_WHAT THE TASK REQUIRES_
Exclude the pictures and reproduce the remaining data exactly as written.

_DATA SHOWN_
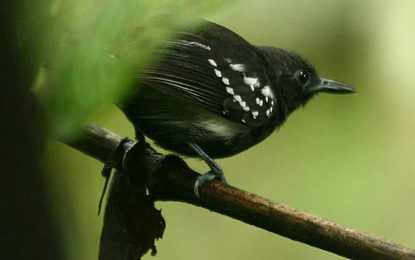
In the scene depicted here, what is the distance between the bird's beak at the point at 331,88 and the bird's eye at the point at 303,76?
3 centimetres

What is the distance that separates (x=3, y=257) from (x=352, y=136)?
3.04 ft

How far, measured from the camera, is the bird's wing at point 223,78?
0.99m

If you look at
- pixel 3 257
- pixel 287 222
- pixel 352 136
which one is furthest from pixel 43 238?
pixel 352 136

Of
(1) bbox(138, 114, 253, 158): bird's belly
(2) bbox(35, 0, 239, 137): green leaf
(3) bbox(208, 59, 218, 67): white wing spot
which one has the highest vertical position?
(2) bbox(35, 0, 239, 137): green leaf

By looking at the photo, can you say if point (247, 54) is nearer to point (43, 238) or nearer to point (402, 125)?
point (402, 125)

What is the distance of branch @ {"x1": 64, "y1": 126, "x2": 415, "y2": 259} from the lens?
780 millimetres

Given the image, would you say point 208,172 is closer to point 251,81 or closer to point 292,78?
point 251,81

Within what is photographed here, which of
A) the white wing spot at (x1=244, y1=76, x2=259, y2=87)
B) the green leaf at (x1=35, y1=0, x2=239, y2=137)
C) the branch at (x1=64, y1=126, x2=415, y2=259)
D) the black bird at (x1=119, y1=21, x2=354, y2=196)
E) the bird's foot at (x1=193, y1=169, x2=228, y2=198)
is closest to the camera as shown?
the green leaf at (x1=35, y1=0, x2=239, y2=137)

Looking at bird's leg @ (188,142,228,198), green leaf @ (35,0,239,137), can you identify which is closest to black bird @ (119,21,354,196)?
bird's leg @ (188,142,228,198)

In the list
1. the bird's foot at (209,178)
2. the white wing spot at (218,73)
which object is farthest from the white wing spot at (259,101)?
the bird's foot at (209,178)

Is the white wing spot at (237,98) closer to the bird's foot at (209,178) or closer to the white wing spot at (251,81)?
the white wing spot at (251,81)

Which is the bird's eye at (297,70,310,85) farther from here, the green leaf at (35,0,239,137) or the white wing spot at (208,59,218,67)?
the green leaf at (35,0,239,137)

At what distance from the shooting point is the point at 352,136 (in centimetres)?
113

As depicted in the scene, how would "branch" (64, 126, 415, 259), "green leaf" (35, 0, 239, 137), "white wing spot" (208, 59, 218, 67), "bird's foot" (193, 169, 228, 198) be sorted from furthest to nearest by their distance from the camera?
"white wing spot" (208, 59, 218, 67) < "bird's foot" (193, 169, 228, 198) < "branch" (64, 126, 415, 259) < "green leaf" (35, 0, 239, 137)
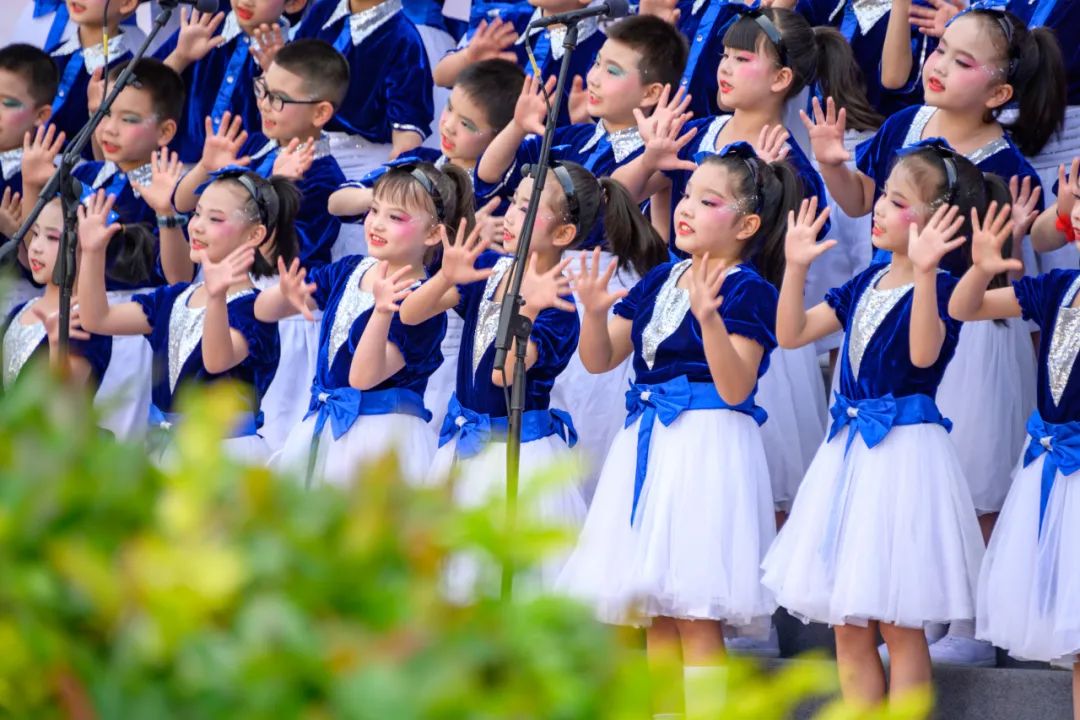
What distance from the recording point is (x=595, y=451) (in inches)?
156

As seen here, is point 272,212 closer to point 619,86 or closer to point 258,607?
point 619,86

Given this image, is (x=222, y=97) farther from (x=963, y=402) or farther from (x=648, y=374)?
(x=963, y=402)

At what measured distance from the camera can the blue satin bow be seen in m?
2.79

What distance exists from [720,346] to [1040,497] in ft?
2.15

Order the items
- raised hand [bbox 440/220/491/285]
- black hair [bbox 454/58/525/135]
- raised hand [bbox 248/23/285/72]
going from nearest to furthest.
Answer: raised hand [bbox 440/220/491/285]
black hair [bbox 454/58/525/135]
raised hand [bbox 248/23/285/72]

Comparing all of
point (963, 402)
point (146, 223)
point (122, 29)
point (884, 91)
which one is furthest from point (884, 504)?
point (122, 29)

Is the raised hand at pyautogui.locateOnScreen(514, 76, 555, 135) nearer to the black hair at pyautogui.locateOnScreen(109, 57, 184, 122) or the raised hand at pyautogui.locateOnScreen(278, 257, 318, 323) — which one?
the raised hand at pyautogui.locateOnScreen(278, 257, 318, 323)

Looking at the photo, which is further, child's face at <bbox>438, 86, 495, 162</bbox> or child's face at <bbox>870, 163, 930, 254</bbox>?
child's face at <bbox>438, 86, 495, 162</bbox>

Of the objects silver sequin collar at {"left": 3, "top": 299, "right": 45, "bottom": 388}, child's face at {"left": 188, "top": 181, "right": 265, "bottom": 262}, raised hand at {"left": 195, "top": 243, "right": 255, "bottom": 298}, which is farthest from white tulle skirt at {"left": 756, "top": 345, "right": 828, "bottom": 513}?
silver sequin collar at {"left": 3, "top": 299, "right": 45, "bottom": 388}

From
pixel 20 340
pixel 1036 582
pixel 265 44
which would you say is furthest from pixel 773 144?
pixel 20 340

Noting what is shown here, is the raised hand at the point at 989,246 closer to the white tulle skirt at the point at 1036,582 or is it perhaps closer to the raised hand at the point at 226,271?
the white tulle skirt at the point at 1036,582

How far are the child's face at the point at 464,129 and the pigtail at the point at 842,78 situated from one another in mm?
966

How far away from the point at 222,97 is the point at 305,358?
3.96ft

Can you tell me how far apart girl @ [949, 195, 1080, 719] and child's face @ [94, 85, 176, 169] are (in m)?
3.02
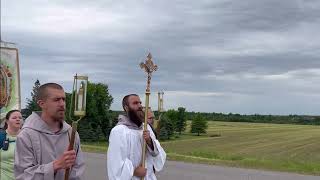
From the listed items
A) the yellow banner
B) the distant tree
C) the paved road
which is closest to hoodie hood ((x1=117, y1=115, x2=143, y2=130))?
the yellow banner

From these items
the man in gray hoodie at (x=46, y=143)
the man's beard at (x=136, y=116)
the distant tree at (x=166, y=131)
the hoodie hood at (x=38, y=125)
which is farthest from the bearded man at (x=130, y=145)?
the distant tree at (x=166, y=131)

_TASK SOLUTION_
In the scene depicted here, what is the distance between the bird's beak at the point at 331,88 and the bird's eye at the point at 303,76?
3 centimetres

What is the distance that separates (x=3, y=257) from (x=352, y=136)?
3.04 ft

How far, measured from the camera, is the bird's wing at point 223,78?
0.99m

If you look at
- pixel 3 257
- pixel 287 222
- pixel 352 136
which one is furthest from pixel 43 238?
pixel 352 136

Of
(1) bbox(138, 114, 253, 158): bird's belly
(2) bbox(35, 0, 239, 137): green leaf
(3) bbox(208, 59, 218, 67): white wing spot
which one has the highest vertical position?
(2) bbox(35, 0, 239, 137): green leaf

By looking at the photo, can you say if point (247, 54) is nearer to point (43, 238) or nearer to point (402, 125)?
point (402, 125)

What is the distance of branch @ {"x1": 64, "y1": 126, "x2": 415, "y2": 259} from the lens?
780 millimetres

Given the image, would you say point 208,172 is closer to point 251,81 or closer to point 292,78?
point 251,81

Within what is photographed here, which of
A) the white wing spot at (x1=244, y1=76, x2=259, y2=87)
B) the green leaf at (x1=35, y1=0, x2=239, y2=137)
C) the branch at (x1=64, y1=126, x2=415, y2=259)
D) the black bird at (x1=119, y1=21, x2=354, y2=196)
E) the bird's foot at (x1=193, y1=169, x2=228, y2=198)
is closest to the camera as shown?
the green leaf at (x1=35, y1=0, x2=239, y2=137)

Looking at bird's leg @ (188,142,228,198), green leaf @ (35,0,239,137), can you identify which is closest to black bird @ (119,21,354,196)?
bird's leg @ (188,142,228,198)

In the list
1. the bird's foot at (209,178)
2. the white wing spot at (218,73)
which object is farthest from the white wing spot at (259,101)?
the bird's foot at (209,178)

Is the white wing spot at (237,98) closer to the bird's foot at (209,178) or closer to the white wing spot at (251,81)?
the white wing spot at (251,81)

Which is the bird's eye at (297,70,310,85) farther from here, the green leaf at (35,0,239,137) or the white wing spot at (208,59,218,67)?
the green leaf at (35,0,239,137)

At what distance from the shooting point is the point at 352,136 (in centimetres)?
113

As depicted in the scene, how would "branch" (64, 126, 415, 259), "green leaf" (35, 0, 239, 137), "white wing spot" (208, 59, 218, 67), "bird's foot" (193, 169, 228, 198) be sorted from furthest to nearest by their distance from the camera?
"white wing spot" (208, 59, 218, 67) < "bird's foot" (193, 169, 228, 198) < "branch" (64, 126, 415, 259) < "green leaf" (35, 0, 239, 137)
What distance from the recording point is (x=595, y=451) (in inches)?
156

As seen here, is point 272,212 closer to point 619,86 or closer to point 258,607?
point 619,86

Given this image, is (x=222, y=97) farther from (x=963, y=402) or farther from (x=648, y=374)?
(x=963, y=402)

At what measured distance from the camera can the blue satin bow be seen in m?
2.79

What distance exists from [720,346] to [1040,497] in ft?
2.15

Order the items
- raised hand [bbox 440/220/491/285]
- black hair [bbox 454/58/525/135]
- raised hand [bbox 248/23/285/72]
going from nearest to furthest.
Answer: raised hand [bbox 440/220/491/285]
black hair [bbox 454/58/525/135]
raised hand [bbox 248/23/285/72]

Comparing all of
point (963, 402)
point (146, 223)
point (122, 29)
point (884, 91)
which one is furthest from point (884, 504)?
point (122, 29)

Is the raised hand at pyautogui.locateOnScreen(514, 76, 555, 135) nearer to the black hair at pyautogui.locateOnScreen(109, 57, 184, 122) or the raised hand at pyautogui.locateOnScreen(278, 257, 318, 323) — which one?
the raised hand at pyautogui.locateOnScreen(278, 257, 318, 323)

Looking at the photo, which is further, child's face at <bbox>438, 86, 495, 162</bbox> or child's face at <bbox>870, 163, 930, 254</bbox>?
child's face at <bbox>438, 86, 495, 162</bbox>

Of the objects silver sequin collar at {"left": 3, "top": 299, "right": 45, "bottom": 388}, child's face at {"left": 188, "top": 181, "right": 265, "bottom": 262}, raised hand at {"left": 195, "top": 243, "right": 255, "bottom": 298}, which is farthest from white tulle skirt at {"left": 756, "top": 345, "right": 828, "bottom": 513}?
silver sequin collar at {"left": 3, "top": 299, "right": 45, "bottom": 388}

From
pixel 20 340
pixel 1036 582
pixel 265 44
which would you say is furthest from pixel 773 144?
pixel 20 340

Noting what is shown here, is the raised hand at the point at 989,246 closer to the white tulle skirt at the point at 1036,582 or is it perhaps closer to the raised hand at the point at 226,271?
the white tulle skirt at the point at 1036,582

How far are the child's face at the point at 464,129 and the pigtail at the point at 842,78 situated from one another in mm?
966

How far away from the point at 222,97 is the point at 305,358?
3.96ft

Can you tell me how far apart girl @ [949, 195, 1080, 719] and child's face @ [94, 85, 176, 169] are (in m)?
3.02
From the listed items
A) the yellow banner
B) the distant tree
C) the paved road
which is closest to hoodie hood ((x1=117, y1=115, x2=143, y2=130))?
the yellow banner

From these items
the man in gray hoodie at (x=46, y=143)
the man's beard at (x=136, y=116)
the distant tree at (x=166, y=131)
the hoodie hood at (x=38, y=125)
which is farthest from the bearded man at (x=130, y=145)?
the distant tree at (x=166, y=131)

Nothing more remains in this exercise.